By: Laoconnection.com, February 6, 2024
For Laos, the start of 2024 has seen continued news of high inflation throughout the economy in many sectors and across a variety of products and services.
While the Lao government has the goal of getting inflation to 9% for 2024, it remains in the double digits at the time of this writing. The average inflation in 2023 was 31.2%, according to the Lao Statistics Bureau.
As bad as the inflation rate currently is in Laos, is this the worst inflation the country has seen?
The answer is no. In fact, it's been worse before.
Retrospective
For those who may recall, the Asian Financial Crisis in 1997 saw many Asian economies falter and Laos was no exception during that time. At the time, it relied heavily on Thai imports, its currency devalued against the Thai baht and US dollar, and it had many systemic and structural challenges.
The World Bank reported the ripple effects from that event, stating that the following year in 1998 the inflation rate in Laos skyrocketed to an astonishing 98%. Then in 1999, it increased even further to 125%. Fortunately, that inflation shock was short-lived and things eventually returned to normal.
Fast forward to 2024 and the country has had 2 years of high double digit inflation.
How this affects people
One of the least reported stories, though often discussed amongst the local population, is when hyper-inflation occurs it becomes especially challenging for low income households and the rural poor. Their situations are made worse by wages that increase only marginally.
For example, in 2023, for the month of May inflation was 39% while wage increases were only 5.7%, as reported by the World Bank.

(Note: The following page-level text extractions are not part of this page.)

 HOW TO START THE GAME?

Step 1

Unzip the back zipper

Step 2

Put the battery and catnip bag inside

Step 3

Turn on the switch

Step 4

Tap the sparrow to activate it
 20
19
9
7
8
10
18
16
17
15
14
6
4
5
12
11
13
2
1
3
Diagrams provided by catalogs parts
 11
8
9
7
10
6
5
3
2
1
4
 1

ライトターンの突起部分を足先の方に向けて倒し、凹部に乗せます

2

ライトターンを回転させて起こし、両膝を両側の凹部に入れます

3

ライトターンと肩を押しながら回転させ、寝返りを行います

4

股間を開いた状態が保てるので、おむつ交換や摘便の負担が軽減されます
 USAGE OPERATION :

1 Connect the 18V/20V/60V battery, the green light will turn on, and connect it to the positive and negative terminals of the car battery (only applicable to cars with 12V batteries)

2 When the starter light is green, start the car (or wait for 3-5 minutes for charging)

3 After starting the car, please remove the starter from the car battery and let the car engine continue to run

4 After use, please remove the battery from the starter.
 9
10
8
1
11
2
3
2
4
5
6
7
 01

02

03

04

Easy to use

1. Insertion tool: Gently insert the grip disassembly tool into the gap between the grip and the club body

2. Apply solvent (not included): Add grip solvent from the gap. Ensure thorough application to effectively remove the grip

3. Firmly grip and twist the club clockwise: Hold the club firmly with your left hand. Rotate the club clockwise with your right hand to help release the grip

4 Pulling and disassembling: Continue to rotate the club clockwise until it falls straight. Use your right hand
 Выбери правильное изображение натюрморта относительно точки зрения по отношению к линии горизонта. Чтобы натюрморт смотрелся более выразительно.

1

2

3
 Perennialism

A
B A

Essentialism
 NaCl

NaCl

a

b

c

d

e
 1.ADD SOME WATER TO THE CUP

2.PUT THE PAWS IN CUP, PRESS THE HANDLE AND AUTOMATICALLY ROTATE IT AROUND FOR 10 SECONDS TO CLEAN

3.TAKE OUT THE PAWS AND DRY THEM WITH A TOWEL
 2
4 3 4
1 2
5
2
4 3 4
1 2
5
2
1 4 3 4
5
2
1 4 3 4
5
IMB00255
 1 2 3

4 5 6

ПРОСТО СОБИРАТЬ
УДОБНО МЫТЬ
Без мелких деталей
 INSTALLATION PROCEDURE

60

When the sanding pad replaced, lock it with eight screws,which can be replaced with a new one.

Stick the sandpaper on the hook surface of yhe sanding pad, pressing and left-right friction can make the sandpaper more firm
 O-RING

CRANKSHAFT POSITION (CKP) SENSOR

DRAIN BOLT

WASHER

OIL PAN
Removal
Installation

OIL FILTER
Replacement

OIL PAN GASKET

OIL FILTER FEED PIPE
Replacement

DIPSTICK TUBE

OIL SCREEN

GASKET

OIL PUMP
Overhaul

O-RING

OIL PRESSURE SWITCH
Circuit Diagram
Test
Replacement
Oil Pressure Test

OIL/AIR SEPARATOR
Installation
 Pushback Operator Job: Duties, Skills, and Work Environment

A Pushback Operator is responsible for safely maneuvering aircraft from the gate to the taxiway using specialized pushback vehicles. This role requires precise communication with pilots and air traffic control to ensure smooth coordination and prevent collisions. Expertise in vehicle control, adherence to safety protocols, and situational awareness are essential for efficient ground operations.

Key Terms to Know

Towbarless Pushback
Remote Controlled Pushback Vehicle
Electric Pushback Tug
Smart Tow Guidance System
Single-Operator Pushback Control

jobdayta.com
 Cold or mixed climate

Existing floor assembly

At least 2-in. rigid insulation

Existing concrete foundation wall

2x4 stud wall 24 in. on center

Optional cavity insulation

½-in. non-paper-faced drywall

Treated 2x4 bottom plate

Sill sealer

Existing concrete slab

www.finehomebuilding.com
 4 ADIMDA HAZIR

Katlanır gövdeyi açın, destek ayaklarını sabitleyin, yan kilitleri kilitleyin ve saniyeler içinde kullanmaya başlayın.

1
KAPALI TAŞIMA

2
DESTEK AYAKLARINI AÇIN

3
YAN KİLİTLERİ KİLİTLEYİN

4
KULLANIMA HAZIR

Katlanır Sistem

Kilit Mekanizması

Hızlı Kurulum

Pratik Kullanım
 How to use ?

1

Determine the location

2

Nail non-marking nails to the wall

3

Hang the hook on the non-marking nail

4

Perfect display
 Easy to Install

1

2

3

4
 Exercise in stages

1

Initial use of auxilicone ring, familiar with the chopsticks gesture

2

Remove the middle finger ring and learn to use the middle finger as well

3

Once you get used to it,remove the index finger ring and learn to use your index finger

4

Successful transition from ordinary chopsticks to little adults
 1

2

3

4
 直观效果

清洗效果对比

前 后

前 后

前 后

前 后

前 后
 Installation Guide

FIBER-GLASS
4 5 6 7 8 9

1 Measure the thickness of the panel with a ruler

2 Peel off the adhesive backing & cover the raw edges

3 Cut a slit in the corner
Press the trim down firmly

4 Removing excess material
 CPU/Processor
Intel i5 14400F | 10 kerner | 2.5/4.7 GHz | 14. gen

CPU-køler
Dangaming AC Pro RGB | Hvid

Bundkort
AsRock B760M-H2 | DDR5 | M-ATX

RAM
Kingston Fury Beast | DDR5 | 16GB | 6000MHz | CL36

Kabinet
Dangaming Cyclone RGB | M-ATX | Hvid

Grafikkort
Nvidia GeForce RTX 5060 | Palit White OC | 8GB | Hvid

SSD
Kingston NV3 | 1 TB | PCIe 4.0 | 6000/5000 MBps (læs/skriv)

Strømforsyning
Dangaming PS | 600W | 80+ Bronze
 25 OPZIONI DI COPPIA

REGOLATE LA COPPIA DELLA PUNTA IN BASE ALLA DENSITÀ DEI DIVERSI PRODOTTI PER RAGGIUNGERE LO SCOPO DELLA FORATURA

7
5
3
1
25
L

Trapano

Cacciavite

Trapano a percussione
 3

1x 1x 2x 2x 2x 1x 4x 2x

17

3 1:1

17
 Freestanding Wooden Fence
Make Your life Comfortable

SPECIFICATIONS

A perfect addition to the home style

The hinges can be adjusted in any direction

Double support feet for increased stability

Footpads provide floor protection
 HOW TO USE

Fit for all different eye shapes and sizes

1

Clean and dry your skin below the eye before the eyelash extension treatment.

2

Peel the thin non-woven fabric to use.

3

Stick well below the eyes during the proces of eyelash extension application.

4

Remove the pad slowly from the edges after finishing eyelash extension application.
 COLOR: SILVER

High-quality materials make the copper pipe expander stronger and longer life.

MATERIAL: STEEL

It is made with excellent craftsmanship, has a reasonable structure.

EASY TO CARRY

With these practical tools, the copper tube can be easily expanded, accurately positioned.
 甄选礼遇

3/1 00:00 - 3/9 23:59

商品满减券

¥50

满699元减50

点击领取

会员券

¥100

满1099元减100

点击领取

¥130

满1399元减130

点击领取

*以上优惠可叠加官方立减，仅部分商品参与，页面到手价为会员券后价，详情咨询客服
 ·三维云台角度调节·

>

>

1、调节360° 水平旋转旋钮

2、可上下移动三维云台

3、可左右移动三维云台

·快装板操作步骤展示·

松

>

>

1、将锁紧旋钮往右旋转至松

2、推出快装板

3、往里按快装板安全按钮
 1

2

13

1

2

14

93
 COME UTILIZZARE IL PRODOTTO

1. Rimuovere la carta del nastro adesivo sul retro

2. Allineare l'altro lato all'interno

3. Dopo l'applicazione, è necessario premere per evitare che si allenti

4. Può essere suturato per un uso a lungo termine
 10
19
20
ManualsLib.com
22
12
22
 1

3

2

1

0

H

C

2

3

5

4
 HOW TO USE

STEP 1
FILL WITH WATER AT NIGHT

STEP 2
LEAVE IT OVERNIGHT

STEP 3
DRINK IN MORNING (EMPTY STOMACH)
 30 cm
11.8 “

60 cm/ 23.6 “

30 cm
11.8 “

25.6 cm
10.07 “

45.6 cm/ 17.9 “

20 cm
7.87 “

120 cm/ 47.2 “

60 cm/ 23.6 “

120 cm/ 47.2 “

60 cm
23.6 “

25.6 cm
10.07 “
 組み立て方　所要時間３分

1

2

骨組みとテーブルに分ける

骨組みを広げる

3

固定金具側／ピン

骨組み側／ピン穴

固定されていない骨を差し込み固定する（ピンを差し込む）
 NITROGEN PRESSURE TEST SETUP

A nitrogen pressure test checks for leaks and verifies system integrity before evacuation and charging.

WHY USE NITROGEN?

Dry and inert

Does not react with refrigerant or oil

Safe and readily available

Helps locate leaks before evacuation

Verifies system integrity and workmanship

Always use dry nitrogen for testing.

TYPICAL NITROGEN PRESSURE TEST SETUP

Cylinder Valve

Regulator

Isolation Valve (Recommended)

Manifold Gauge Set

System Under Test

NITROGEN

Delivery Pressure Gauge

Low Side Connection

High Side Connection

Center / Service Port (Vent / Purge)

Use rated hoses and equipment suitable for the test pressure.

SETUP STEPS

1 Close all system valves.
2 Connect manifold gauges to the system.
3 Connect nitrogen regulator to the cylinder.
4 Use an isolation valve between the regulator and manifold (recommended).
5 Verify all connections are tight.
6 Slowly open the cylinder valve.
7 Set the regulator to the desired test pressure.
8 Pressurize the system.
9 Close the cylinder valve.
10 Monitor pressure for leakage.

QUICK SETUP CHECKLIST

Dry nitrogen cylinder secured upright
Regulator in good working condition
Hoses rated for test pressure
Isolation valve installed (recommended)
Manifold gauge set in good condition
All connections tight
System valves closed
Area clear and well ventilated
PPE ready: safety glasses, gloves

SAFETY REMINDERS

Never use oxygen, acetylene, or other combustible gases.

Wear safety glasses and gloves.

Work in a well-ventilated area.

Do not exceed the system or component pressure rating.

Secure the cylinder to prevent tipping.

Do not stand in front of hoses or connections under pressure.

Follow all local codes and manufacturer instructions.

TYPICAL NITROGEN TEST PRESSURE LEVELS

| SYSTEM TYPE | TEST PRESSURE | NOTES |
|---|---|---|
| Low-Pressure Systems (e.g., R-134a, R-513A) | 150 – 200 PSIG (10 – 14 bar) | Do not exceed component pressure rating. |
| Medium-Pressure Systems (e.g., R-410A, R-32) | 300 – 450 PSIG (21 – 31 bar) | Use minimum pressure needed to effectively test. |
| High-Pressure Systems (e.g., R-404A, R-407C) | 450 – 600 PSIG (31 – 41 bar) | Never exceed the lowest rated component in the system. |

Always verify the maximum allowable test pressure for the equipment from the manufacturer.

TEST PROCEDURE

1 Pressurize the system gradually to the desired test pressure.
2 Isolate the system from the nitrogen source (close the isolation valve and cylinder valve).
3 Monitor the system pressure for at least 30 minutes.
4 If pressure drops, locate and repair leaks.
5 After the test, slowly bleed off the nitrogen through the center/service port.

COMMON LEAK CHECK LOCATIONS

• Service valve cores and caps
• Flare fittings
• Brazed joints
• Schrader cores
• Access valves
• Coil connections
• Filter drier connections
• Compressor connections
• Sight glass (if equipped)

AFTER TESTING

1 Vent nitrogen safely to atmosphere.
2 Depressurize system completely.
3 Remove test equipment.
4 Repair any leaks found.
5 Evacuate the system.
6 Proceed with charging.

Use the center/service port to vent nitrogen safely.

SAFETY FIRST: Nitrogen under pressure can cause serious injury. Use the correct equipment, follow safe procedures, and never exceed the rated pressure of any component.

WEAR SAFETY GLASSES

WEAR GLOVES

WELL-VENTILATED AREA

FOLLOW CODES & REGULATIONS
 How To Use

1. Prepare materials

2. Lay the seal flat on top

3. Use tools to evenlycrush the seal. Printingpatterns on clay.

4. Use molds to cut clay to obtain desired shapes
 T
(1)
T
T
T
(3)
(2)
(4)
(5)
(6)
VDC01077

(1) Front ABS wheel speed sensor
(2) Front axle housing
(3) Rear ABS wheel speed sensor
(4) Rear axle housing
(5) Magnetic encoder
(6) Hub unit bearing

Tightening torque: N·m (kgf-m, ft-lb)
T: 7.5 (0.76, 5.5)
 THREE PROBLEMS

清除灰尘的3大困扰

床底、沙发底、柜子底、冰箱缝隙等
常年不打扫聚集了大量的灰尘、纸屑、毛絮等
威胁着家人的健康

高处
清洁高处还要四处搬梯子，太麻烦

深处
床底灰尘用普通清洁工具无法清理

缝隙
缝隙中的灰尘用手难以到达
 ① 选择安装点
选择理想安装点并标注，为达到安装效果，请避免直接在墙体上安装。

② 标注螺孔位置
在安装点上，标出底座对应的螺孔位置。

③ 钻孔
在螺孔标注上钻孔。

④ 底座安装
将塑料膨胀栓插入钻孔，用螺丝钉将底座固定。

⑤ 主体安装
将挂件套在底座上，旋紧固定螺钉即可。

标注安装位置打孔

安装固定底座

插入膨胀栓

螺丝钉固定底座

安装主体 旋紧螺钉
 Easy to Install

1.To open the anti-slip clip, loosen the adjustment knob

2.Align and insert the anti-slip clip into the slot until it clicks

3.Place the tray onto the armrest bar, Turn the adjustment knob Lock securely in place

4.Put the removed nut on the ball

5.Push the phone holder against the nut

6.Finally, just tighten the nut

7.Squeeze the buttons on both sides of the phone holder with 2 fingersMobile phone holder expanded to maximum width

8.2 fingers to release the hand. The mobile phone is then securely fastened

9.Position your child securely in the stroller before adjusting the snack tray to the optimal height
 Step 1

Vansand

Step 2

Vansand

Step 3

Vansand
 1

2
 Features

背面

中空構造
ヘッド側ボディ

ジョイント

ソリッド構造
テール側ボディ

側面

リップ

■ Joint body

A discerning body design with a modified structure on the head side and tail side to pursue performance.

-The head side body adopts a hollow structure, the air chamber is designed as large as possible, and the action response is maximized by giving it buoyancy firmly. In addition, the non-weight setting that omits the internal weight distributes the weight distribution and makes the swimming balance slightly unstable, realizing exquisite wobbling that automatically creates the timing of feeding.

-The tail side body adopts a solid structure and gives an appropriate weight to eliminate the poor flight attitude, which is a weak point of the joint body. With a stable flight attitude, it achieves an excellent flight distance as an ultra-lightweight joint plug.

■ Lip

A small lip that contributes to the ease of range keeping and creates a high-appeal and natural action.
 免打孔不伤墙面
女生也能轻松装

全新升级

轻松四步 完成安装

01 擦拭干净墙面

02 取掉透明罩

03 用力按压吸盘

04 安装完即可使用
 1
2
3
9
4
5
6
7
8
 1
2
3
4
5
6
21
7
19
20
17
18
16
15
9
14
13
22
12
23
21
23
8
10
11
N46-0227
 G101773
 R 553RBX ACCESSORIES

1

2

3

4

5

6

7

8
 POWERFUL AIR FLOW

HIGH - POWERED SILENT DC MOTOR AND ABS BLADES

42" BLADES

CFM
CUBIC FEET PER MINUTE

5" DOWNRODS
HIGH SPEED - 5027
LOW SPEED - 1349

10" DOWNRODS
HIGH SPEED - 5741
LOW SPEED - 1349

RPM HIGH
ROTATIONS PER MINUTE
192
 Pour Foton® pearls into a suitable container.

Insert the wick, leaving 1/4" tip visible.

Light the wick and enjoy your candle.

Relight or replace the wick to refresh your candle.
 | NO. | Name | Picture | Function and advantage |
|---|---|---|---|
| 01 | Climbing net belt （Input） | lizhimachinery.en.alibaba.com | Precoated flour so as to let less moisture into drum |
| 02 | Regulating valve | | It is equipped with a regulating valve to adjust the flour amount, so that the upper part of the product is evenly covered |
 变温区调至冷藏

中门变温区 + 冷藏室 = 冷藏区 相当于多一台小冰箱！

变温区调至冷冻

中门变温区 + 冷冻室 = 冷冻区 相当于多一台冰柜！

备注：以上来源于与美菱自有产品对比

What also compounds the situation is currency devaluation. The kip continues to lose value pushing more people to want Thai baht and US dollars which the Lao government has been attempting to restrict. The World Bank also noted that on average that a 1% fall in the value of the kip increases consumer prices by 0.5%. Inflation will remain high until exchange rates stabilize.With higher inflation, individuals and businesses are forced to cut back on their spending which admittedly is good for reducing inflation. However, it also reduces economic activity in an already low-middle income developing country such as Laos.
We know the Lao economy and the people of Laos will rebound from the current inflation crisis but how well they actually do so remains to be seen.